Dataset entries |
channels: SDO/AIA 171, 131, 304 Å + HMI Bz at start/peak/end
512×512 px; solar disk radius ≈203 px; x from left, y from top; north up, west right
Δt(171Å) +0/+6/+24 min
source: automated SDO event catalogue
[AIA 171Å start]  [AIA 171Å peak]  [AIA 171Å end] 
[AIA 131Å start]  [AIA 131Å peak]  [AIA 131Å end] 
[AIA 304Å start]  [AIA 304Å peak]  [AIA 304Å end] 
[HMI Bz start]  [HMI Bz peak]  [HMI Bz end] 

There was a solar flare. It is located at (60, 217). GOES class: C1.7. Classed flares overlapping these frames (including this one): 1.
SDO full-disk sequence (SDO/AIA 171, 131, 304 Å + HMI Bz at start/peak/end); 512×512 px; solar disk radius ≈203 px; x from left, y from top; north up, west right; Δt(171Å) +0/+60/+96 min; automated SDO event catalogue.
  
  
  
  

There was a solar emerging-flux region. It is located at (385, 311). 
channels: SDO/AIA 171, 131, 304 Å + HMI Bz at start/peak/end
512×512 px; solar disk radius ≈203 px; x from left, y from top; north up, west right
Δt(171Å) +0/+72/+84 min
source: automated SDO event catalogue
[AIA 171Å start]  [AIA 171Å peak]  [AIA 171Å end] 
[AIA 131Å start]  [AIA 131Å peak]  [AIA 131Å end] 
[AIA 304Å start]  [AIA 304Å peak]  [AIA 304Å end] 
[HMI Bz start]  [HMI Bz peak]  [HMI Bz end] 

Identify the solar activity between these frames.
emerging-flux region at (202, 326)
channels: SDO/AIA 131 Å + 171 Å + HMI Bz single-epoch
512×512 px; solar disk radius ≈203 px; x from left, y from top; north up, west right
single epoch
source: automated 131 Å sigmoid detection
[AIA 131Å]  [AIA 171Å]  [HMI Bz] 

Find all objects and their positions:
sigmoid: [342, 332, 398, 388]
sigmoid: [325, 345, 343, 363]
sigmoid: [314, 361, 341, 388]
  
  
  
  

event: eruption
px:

Exercise directions |
Restate the tail of the listing word for word, beginning at the line containing "Δt(171Å) +0/+72/+84 min".

Reply |
Δt(171Å) +0/+72/+84 min
source: automated SDO event catalogue
[AIA 171Å start]  [AIA 171Å peak]  [AIA 171Å end] 
[AIA 131Å start]  [AIA 131Å peak]  [AIA 131Å end] 
[AIA 304Å start]  [AIA 304Å peak]  [AIA 304Å end] 
[HMI Bz start]  [HMI Bz peak]  [HMI Bz end] 

Identify the solar activity between these frames.
emerging-flux region at (202, 326)
channels: SDO/AIA 131 Å + 171 Å + HMI Bz single-epoch
512×512 px; solar disk radius ≈203 px; x from left, y from top; north up, west right
single epoch
source: automated 131 Å sigmoid detection
[AIA 131Å]  [AIA 171Å]  [HMI Bz] 

Find all objects and their positions:
sigmoid: [342, 332, 398, 388]
sigmoid: [325, 345, 343, 363]
sigmoid: [314, 361, 341, 388]
  
  
  
  

event: eruption
px:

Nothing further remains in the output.